Basically, the group that brought the right to vote to African-Americans in the South. Had important members some of whom went on to become more militant, but if you read Howard Zinn's SNCC: The New Abolitionists you will get a good perspective on the group before the issue of skin color began to separate its core members.

These people defined the best and perhaps the worst sides of 60's student activism. They were also responsible in part for the Crisis at Columbia, and some other things. Mostly because many white people in power hate to see black people speak out for the freedoms that whites take for granted.

More proactive and younger than the NAACP, everyone under 25 should study this organization.

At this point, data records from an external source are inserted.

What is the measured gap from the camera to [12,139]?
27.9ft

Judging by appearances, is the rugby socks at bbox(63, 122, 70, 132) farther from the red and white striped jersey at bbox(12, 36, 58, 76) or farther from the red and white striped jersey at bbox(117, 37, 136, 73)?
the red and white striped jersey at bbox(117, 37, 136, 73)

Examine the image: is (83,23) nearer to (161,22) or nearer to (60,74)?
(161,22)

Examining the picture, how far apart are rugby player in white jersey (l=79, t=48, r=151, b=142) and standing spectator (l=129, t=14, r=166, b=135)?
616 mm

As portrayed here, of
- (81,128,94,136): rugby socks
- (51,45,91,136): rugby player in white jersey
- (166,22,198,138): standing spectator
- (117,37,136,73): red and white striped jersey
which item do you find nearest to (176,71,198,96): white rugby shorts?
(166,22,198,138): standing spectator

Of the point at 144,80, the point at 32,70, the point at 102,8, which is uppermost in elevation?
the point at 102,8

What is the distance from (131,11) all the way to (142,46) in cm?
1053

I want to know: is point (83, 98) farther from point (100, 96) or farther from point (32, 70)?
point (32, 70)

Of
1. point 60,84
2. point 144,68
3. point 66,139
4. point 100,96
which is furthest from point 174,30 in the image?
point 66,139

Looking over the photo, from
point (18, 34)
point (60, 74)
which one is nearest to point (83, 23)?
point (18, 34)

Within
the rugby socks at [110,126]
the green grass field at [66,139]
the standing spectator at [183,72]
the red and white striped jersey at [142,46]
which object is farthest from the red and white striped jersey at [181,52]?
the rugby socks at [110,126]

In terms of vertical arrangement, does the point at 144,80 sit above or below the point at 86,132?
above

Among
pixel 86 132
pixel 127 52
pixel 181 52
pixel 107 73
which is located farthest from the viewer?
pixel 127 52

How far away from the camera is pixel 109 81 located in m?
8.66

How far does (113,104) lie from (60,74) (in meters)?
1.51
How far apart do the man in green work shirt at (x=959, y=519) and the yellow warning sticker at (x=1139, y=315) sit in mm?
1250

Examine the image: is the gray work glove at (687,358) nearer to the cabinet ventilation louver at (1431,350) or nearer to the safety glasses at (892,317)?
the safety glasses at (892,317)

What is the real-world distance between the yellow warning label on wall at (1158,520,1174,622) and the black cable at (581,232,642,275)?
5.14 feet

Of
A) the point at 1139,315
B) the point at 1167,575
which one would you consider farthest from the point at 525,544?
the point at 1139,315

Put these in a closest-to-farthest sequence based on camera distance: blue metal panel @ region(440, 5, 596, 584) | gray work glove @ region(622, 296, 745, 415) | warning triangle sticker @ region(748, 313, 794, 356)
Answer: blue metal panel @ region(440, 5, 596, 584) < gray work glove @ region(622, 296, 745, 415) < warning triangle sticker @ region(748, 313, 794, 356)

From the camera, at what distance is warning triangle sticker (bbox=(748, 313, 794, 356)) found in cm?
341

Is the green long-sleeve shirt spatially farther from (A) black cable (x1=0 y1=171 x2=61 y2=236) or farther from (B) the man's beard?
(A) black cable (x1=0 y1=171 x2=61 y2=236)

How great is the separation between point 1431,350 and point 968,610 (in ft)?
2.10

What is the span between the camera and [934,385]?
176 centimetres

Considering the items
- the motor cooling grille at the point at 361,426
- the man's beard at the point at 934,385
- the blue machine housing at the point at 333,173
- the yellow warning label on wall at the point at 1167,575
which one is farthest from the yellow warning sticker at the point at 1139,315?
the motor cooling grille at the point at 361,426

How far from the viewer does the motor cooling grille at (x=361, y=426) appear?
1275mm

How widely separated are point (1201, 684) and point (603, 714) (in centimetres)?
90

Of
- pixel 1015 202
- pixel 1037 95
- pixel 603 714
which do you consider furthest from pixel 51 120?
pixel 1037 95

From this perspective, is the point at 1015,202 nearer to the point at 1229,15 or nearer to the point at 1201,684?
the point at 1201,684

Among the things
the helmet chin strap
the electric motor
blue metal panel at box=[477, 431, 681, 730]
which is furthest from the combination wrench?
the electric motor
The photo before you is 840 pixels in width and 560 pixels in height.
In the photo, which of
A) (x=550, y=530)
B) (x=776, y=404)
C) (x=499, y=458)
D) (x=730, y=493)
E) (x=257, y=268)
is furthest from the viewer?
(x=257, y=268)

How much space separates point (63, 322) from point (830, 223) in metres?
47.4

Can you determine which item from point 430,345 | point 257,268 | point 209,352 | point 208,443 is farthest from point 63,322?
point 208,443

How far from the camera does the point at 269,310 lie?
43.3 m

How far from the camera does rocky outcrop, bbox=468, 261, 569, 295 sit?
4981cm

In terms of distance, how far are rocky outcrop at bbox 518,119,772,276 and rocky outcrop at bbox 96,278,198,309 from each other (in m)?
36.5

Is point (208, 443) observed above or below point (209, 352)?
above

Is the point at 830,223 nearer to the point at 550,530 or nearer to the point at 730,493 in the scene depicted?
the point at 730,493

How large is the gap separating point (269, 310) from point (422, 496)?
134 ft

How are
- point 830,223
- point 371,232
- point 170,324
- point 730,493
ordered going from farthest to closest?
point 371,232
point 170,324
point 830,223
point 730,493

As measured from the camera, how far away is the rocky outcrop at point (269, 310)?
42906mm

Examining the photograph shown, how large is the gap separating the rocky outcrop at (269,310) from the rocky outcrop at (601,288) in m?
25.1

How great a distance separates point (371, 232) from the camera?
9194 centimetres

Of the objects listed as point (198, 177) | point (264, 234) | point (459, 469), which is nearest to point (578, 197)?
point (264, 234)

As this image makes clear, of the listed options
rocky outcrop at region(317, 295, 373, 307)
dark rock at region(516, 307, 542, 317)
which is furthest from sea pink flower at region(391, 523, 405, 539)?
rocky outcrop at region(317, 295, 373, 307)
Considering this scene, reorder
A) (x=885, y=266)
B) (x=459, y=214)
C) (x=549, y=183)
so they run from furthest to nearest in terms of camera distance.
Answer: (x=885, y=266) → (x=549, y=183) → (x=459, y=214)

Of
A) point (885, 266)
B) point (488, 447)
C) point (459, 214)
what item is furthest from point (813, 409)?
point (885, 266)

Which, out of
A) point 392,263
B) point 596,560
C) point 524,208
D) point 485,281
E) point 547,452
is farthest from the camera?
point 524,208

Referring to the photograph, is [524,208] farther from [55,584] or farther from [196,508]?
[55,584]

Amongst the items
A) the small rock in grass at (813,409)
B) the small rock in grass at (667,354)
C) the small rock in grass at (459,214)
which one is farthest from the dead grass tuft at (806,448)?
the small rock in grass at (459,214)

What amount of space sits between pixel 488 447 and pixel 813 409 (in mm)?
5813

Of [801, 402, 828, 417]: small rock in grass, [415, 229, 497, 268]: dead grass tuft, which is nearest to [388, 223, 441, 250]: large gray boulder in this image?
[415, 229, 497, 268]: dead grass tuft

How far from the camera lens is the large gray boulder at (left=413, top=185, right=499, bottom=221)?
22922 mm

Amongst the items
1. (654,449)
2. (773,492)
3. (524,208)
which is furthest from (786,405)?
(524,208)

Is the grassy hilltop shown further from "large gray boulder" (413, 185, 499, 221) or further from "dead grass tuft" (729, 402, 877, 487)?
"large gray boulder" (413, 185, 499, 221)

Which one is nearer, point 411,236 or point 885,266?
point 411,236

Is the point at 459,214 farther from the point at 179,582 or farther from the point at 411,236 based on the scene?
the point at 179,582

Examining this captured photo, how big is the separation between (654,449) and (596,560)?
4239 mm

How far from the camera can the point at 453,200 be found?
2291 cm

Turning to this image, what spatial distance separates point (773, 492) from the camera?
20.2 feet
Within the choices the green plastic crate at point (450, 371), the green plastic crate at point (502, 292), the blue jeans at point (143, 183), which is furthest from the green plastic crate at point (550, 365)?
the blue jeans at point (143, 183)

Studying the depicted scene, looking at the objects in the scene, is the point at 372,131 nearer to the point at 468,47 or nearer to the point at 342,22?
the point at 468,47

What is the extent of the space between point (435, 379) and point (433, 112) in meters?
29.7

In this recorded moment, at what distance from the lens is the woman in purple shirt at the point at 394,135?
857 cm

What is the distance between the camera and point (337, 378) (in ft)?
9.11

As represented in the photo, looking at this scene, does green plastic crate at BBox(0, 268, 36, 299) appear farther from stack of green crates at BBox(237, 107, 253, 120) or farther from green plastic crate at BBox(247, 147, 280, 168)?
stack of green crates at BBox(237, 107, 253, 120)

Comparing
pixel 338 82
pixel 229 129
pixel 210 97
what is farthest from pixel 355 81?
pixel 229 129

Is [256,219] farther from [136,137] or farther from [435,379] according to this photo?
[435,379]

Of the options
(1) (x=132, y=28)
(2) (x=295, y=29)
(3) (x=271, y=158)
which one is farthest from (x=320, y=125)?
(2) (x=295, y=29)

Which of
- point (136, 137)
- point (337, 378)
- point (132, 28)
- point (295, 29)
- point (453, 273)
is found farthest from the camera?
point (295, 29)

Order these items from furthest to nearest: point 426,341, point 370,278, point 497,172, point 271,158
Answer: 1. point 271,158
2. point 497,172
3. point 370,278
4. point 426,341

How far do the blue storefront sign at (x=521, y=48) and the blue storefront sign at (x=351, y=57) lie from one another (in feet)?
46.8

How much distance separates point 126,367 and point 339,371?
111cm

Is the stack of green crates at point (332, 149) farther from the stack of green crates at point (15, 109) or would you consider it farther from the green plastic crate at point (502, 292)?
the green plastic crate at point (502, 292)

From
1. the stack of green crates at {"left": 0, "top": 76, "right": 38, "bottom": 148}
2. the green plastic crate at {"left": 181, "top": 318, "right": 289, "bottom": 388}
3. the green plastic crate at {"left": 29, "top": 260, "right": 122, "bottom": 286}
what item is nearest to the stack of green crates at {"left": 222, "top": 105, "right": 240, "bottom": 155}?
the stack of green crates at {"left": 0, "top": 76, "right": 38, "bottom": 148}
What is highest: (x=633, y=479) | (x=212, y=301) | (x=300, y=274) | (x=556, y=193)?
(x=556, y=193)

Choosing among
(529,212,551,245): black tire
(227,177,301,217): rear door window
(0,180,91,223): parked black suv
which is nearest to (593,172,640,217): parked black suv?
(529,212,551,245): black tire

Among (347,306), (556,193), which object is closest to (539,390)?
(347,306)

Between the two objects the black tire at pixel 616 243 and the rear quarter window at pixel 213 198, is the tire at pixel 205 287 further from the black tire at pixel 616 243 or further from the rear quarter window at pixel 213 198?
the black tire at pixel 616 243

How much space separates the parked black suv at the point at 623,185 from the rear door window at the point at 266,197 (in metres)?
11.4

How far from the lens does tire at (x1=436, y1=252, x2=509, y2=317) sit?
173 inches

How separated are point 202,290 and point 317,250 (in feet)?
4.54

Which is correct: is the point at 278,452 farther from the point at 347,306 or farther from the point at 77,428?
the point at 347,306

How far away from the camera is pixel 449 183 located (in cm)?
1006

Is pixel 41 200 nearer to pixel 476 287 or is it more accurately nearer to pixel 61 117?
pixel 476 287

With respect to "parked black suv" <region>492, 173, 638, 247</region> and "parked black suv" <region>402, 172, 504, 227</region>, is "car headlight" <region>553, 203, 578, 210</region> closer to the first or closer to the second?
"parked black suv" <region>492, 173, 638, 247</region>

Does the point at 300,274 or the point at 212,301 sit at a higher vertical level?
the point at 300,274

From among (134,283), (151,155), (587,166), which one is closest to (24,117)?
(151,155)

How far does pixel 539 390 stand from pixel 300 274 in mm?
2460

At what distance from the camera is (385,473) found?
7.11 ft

The SNCC was one of the most influential groups in the campaign for civil rights although it initially achieved very little. It was under funded and had only one full time member of staff, working from an office in the SCLC office in Atlanta. The opportunity to take part in a privately-funded effort to improve voter registration in Mississippi in the summer of 1961 gave the SNCC greater recognition. At first, some members of the SNCC saw voter registration campaigns as a tame, conservative option after the direct actions of their sit-ins. However, the sheer violence that met their arrival in Mississippi soon changed their minds. SNCC members lived and worked in black communities in the depressed areas of the state for months, even years at a time to win the confidence of African Americans.

The shared poverty and deprivation, which came to a head during the freedom summer of 1964, had the effect of showing the SNCC as one of the more radical groups involved in the civil rights movement. The SNCC held a belief that the local black communities should be given the power to think and act for themselves. This belief was reflected in their scheme of setting up schools in underprivileged areas.

Throughout the mid-1960s the SNCC grew more radical, becoming much more critical of older civil rights campaigners. Many members became tired of the unquestioned commitment to non-violent methods. The celebrity status of Martin Luther King was a further source of irritation for some, as they believed his style of leadership was stifling initiative in the movement.

The SNCC from its earliest days had welcomed white volunteers, but as time passed they became a source of resentment to a handful of the black workers. Because they were often better educated, white activists often took on leadership roles. Radical black SNCC leader Stokely Carmichael once dubbed the white volunteers the 'Pepsi Generation', getting involved in a fashionable trend, nothing more. These opinions became widely shared by the late 1960s and had the damaging effect of costing the civil rights movement valuable white support and money, and led to the campaign beginning to centre around the idea of black power, a term coined by Stokely Carmichael at a SNCC meeting in 1966.

Stokely Carmichael went on to dismiss all white members from the SNCC, and elected Henry Brown the new chairman of the group. Brown was a firm believer in armed self-defence, which shocked many earlier supporters. The SNCC later went on to form a public alliance with the Black Panthers in 1968.